A number of manufacturing units have also sprung-up for production of precision instruments, machine tools, petroleum and petroleum products, paints, pulp paper, newsprint, glass and non-ferrous metals. Principal export products are cashewnut, tea, coffee, spices, lemongrass oil, sea foods, rose wood and coir. The State has an abundance of important minerals like ilmenite, rutile, monazite, zircon, sillimanite, clay and quartz sand.
Total number of industrial units in Kerala as on 31 March 1998 was 474. There are 110 public sector undertakings in the State. Out of 34 units established up to March 1999 27 Technopark are in the field of Information Technology. The Software Technology Parks of India is already running complexes in Thiruvananthapuram with 17 units functioning under its umbrella directly and three other units in private premises, all engaged primarily in the export of computer software from the country. Thirty one companies with a total capital investment of Rs 6,545 lakh are functioning at Technopark in Thiruvananthapuram. There are about 1,91,672 persons employed in the Khadi and village industries sector in the State.
Agriculture forms the main occupation of the people. About 50 per cent of the population depend upon agriculture for their livelihood. A unique feature of the State is the predominance of cash crops. Kerala is a major producer of coconut, rubber, pepper, cardamom, ginger, cocoa, cashew, arecanut, coffee and tea. Tree spices like nutmeg, cinnamon, cloves, etc., are also cultivated. Rice and tapioca are important food crops. Coconut is the most important cash crop of Kerala while pepper earns the maximum foreign exchange. Banana, pineapple, mango and jackfruit are major fruit crops. Kerala is not self-sufficient in food production.

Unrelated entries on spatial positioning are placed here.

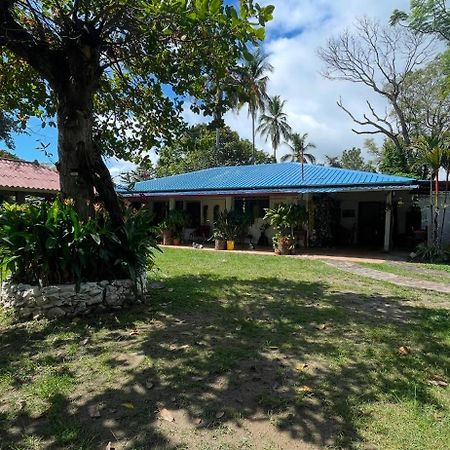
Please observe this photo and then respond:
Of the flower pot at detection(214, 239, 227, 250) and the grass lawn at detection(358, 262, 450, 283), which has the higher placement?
the flower pot at detection(214, 239, 227, 250)

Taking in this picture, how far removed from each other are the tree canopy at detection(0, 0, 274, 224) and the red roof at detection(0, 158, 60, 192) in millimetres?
10684

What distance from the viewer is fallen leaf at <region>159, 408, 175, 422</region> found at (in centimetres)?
299

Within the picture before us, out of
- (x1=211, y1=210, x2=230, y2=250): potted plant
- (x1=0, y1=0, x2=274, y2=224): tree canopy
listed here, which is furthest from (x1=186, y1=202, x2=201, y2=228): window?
(x1=0, y1=0, x2=274, y2=224): tree canopy

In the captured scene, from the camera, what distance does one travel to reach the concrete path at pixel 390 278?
27.5 feet

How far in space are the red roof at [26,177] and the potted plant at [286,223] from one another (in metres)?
11.6

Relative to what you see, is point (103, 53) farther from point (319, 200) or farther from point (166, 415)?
point (319, 200)

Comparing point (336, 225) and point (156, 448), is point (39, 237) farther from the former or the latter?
point (336, 225)

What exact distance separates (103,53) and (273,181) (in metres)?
11.5

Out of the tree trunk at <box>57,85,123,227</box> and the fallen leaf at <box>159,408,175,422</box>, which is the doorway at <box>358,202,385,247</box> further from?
the fallen leaf at <box>159,408,175,422</box>

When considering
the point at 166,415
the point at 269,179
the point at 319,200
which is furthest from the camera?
the point at 269,179

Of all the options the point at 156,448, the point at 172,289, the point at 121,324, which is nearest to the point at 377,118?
the point at 172,289

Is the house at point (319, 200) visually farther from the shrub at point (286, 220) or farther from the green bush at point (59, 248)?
the green bush at point (59, 248)

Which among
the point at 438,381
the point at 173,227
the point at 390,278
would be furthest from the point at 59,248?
the point at 173,227

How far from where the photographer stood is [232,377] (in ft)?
12.2
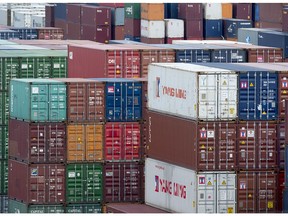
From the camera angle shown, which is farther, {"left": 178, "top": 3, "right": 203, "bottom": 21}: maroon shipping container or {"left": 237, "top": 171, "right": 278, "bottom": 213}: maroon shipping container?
{"left": 178, "top": 3, "right": 203, "bottom": 21}: maroon shipping container

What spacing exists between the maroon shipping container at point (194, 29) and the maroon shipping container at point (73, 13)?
10193 millimetres

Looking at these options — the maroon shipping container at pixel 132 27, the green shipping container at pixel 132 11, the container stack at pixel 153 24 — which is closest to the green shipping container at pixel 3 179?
the container stack at pixel 153 24

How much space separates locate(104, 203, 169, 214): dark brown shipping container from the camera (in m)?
61.6

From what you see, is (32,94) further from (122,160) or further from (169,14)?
(169,14)

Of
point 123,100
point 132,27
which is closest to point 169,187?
point 123,100

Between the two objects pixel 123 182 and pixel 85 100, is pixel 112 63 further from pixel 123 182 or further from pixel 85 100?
pixel 123 182

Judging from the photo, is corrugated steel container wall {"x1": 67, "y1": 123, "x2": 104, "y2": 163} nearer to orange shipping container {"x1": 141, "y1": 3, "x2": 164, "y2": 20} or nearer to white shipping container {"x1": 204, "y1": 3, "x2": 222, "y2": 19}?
white shipping container {"x1": 204, "y1": 3, "x2": 222, "y2": 19}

The State has a gross cropped area of 3.87 lakh hectares under paddy cultivation during 1997-98. Although Kerala has lost its leading position in the production of coconuts with only 41 per cent of the total national production, it continues to be the predominent supplier of milling copra. During the 1997-98 the State continues to hold the monopoly in pepper production. The State accounts for more than 86 per cent of the area under rubber, 53 per cent under cardamom, 27 per cent under coffee and 9 per cent under tea. The area under rubber in the State, during 1997-98 was 4.63 lakh hectares.